### Text block

# Looking for advice on what are the most appropriate next steps for me..



## Opus2018 (4 Dec 2018)

*Age:* 52
*Spouse’s/Partner's age*: n/a

*Annual gross income from employment or profession:* €76,000 (once I'm back in Ireland) + other income (see below)

*Annual gross income of spouse:* n/a

*Monthly take-home pay:* €4,100 approximately

*Type of employment:* e.g. Civil Servant, self-employed

Civil servant pemanent

*In general are you:
*
(a) spending more than you earn, or
(b) saving?

Saving:- Once I'm back home, I expect to save around 1,850 Euro a month.  Currently I'm saving around 50% of my salary at present - I have always had a history of being quite a good saver (not all the time, mind!).

*Rough estimate of value of home:* €750,000- €775,000 (this may be a touch conservative).
*Amount outstanding on your mortgage: *€0.00 (Phew! Mortgage repaid as of July 2018, very much ahead of schedule)
*
What interest rate are you paying? *
n/a was 3.7%
*
Do you pay off your full credit card balance each month? *yes
*If not, what is the balance on your credit card? *n/a
*
Savings and investments: *

Approximately €410,000 in liquid assets, of which roughly €75,000 in shares and the rest in cash.

*Do you have a pension scheme? *Yes through work DB scheme (I'm a pre-1995 entrant).

*Do you own any investment or other property? *No.

*Other borrowings – car loans/personal loans etc:* Nil.

Hi all,

I'm coming back home in 2019 after being away for a few years (was on career break). I was wondering what you think my next steps should be now?  I have over 23 years of contributions on a DB pension with my job - I plan to retire at 60 or so, so I'll be up to to over 30 years on the pension side (out of a max of 40).  I could buy back years, but that will be rather expensive.  I was just wondering if anyone had any guidance or suggestions, as I'm a little short of ideas at present given that I was working towards making myself debt free.  I am open to purchasing more shares (but will do the relevant research first naturally!).  One last thing, I do get the opportunity to do work abroad from time to time which works out at around 900-1,000 euro per day which could be used to help me buy back years...if I'm lucky, I'll have around 20-30 days of work in 2019 (it might be more, could be less).

######
### Dataset records

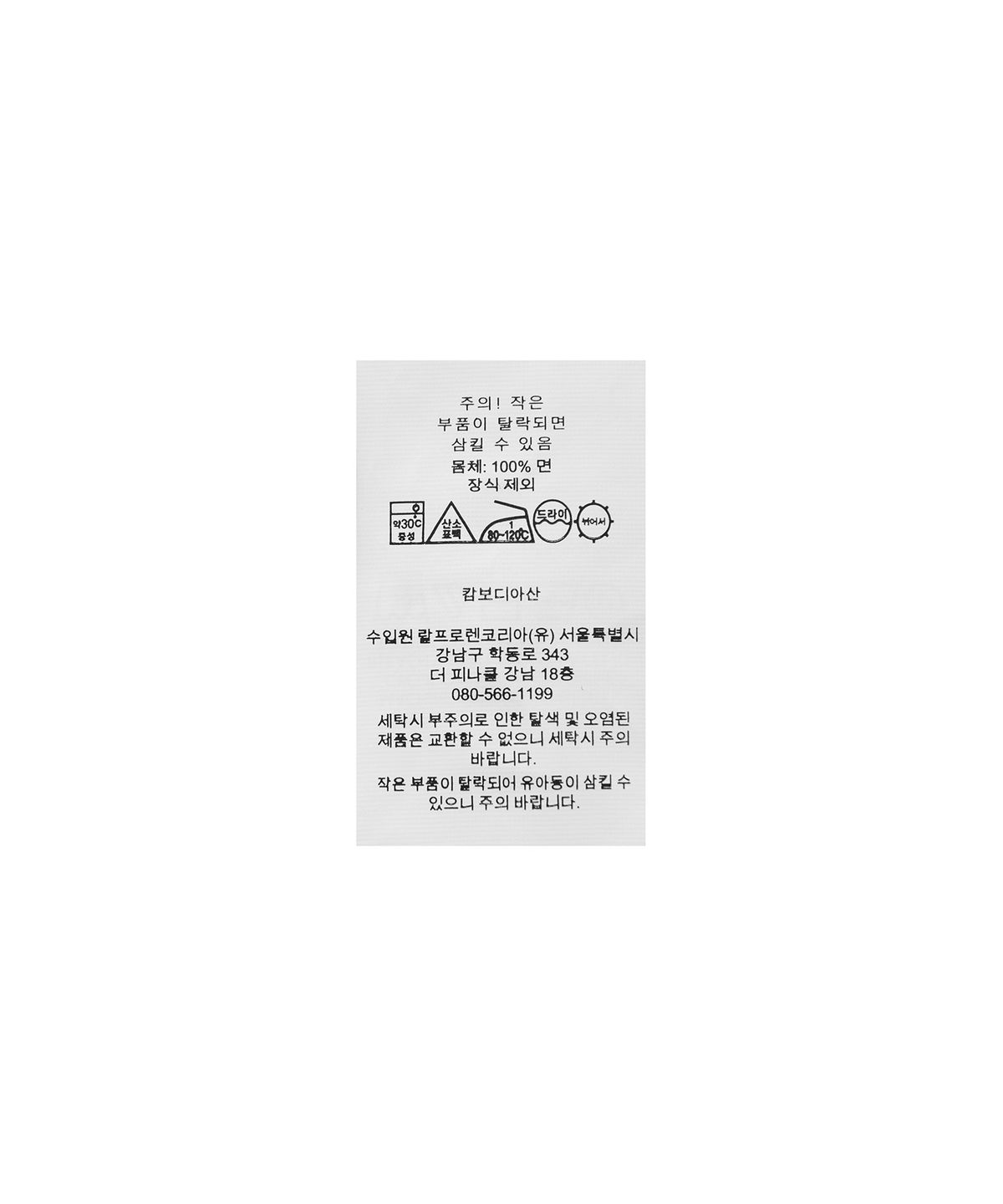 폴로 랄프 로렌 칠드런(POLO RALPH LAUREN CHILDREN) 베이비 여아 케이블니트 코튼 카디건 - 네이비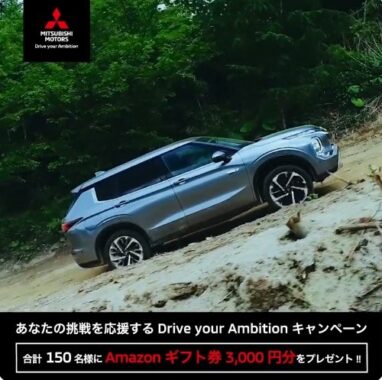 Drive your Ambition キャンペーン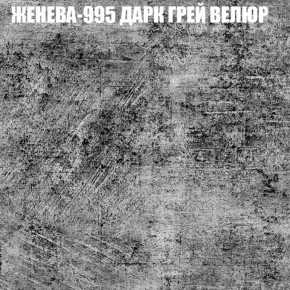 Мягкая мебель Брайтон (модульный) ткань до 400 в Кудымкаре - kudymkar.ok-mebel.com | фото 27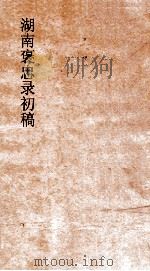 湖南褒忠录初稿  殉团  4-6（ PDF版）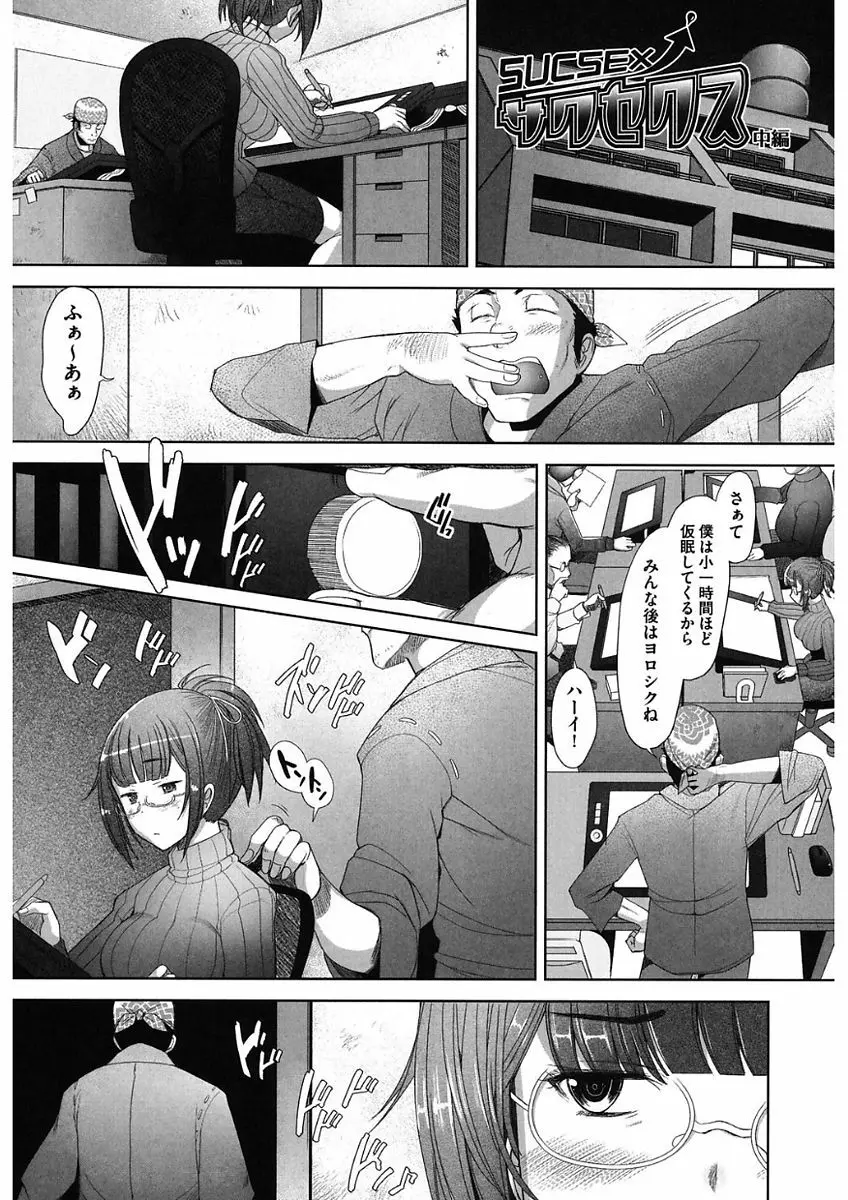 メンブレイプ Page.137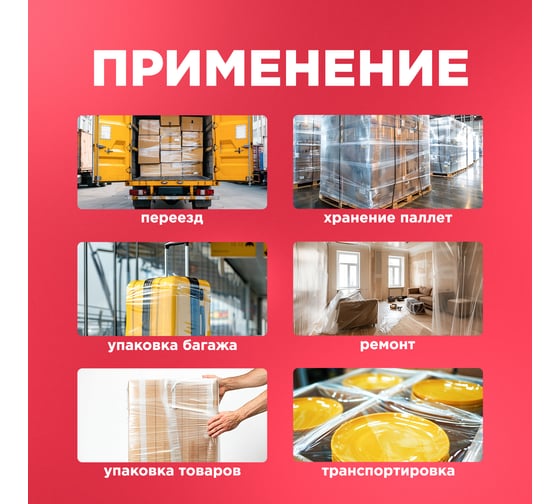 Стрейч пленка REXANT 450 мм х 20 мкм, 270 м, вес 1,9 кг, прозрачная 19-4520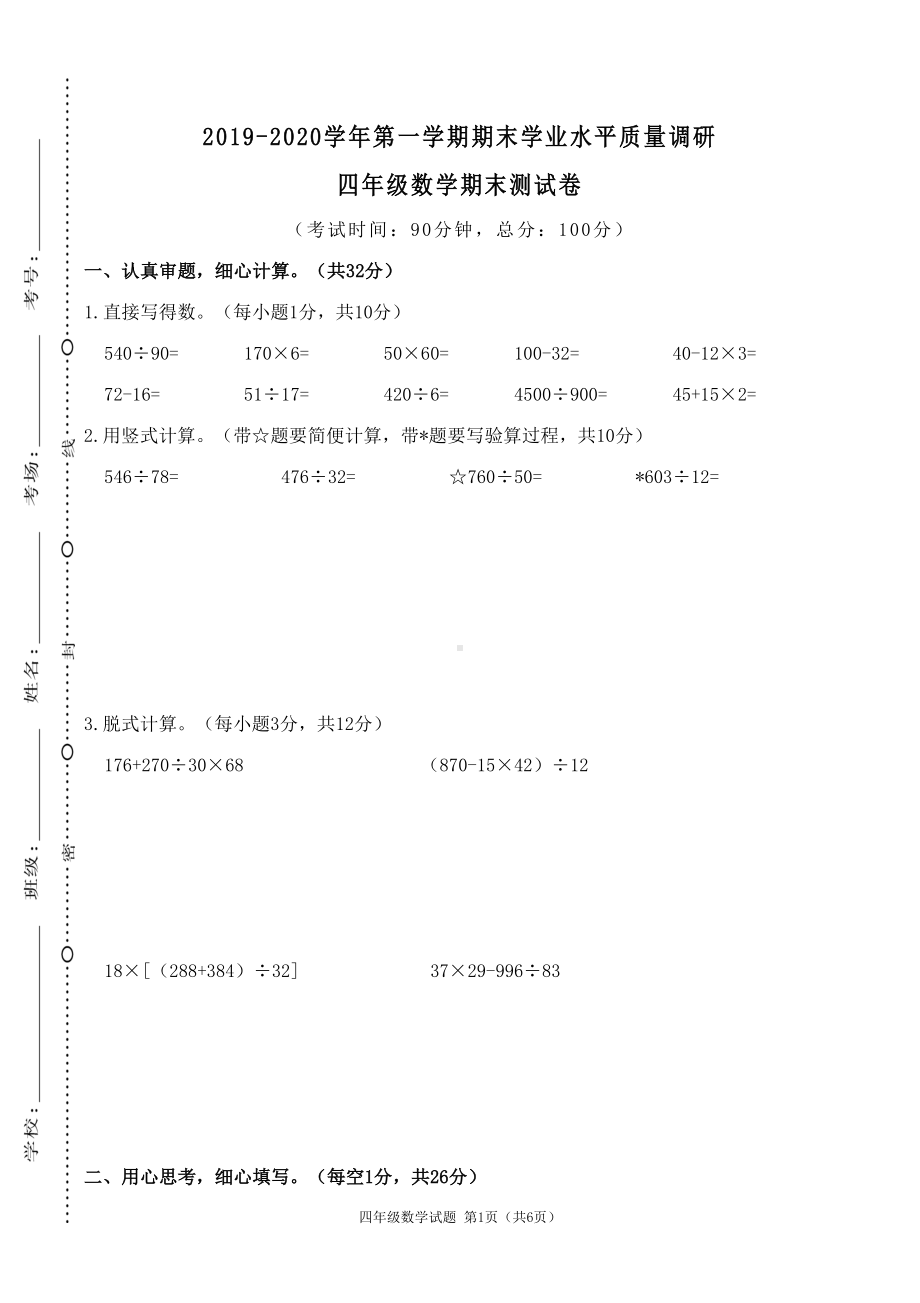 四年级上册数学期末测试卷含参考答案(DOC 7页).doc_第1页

######

Written task>
Reproduce the passage of the forum post about savings and retirement plans above, starting at "Civil servant pemanent" and ending at "the time, mind!).".

Written reply>
Civil servant pemanent

*In general are you:
*
(a) spending more than you earn, or
(b) saving?

Saving:- Once I'm back home, I expect to save around 1,850 Euro a month.  Currently I'm saving around 50% of my salary at present - I have always had a history of being quite a good saver (not all the time, mind!).